Corporate America had been trying to push employees into arbitration to settle workplace disputes or labor violations, instead of allowing them to exercise their right to take legal action against the boss, either individually or as a class action suit.

This idea that employees and employers have equal power has been the leaning of the conservatives on the court. In a 5–4 decision, the court sided with the corporation in the 2018 Epic Systems Corp. v. Lewis case, claiming workers could get a fair shot at hammering out disputes in arbitration. Under the Supreme Court decision, contractual provisions for individualized arbitration proceedings must be enforced, despite workplace arbitration agreements often being a condition of employment. As Justice Ruth Bader Ginsburg noted in her dissent, the idea that employers can force workers to give up their rights in court in order to retain their jobs violates the basic premise of the National Labor Relations Act (NLRA) and ignores the unequal power between employers and employees.

Janus

Janus v. AFSCME was a notorious case that corporate-backed, right-wing legal foundations supported all the way to the Supreme Court, which ruled that public-sector employees would no longer be required to pay union dues if they decided not to become union members. In a 5–4 decision, the court overturned 41 years of labor law precedent that made clear that all workers represented by a union benefit from the union’s efforts to negotiate for better working conditions and, as a result, should be required to pay dues.
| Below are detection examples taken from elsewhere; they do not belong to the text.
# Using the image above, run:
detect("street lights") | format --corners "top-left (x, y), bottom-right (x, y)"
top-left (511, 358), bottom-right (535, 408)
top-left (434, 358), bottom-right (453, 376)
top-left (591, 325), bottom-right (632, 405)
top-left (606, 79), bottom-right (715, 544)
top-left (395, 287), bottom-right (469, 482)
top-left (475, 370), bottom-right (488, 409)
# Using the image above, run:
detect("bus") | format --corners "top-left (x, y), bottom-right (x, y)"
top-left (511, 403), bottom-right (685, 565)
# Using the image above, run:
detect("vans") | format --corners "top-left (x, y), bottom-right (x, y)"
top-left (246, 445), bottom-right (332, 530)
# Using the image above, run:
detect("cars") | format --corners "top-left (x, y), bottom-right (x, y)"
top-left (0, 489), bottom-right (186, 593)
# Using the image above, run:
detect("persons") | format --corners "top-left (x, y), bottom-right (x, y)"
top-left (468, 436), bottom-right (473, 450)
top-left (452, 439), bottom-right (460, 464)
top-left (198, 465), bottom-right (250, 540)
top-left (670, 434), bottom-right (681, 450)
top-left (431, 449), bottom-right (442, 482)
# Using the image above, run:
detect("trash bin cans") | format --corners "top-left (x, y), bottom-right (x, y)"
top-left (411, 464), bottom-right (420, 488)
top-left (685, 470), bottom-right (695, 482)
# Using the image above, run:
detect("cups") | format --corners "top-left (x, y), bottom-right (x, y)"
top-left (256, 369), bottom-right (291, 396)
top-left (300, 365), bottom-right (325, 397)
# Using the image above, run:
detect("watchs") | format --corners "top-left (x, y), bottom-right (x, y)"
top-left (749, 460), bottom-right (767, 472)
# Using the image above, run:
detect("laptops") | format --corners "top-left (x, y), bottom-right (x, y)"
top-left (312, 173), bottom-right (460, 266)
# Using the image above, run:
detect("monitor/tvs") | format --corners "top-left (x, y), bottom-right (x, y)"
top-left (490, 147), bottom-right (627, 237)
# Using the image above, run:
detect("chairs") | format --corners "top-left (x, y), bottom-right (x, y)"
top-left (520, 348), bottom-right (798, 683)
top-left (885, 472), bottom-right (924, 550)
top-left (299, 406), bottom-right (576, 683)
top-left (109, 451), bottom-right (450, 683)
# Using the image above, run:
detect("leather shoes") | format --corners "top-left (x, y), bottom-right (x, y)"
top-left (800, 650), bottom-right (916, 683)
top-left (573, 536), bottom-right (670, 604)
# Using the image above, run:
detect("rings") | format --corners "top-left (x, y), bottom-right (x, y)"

Our research found that the Janus decision was expected to have significant impacts on public-sector workers’ wages and job quality as well as on the critical public services these workers provide.

Cedar Point

Cedar Point Nursery v. Hassid was a case involving an employer challenge to a California regulation that allows union representatives to visit the property of agricultural employers—in limited circumstances—to carry out efforts to organize the hundreds of thousands of California farmworkers who work in hazardous and low-paying jobs and who suffer high rates of wage and hour violations.

In a 6–3 decision, the court’s conservative justices ruled that the California regulation constitutes a per se physical taking of the employer’s property, which in practical terms means union organizers will no longer have the right to access the farms where farmworkers are employed. This will have devastating impacts because farmworkers are often difficult to reach since they work in remote locations and in many cases reside in housing that is owned and controlled by employers, so access to their workplaces is critical to organizing efforts. In addition, most farmworkers are immigrants, and a majority of them either lack an immigration status or have a precarious and temporary immigration status that their employers control, making it nearly impossible in practice for them to assert their workplace rights or to seek out unions and worker rights organizations.

The Supreme Court’s decision means that the already difficult task of organizing farmworkers will be even harder now for unions, and there could be additional impacts beyond labor organizing.

Looking ahead, there needs to be a movement to implement enforceable ethical standards for Supreme Court justices, who should not be allowed to accept lavish tropical vacations or tuition payments or any other pricey swag that business moguls shower them with, or else we risk further weakening of worker protections in this country.

While it may be theoretically possible that a justice could receive such gifts and not have it impact their view of a specific case, it is unrealistic to believe that it won’t, and it creates a blatant appearance of impropriety. Any reasonable person would have to assume that such gifts would influence the decision of a justice, who is supposed to be an impartial public servant. Establishing meaningful ethical standards is particularly important now, given that a host of cases will soon be coming before the court that could further gut worker protections that were put in place to empower workers.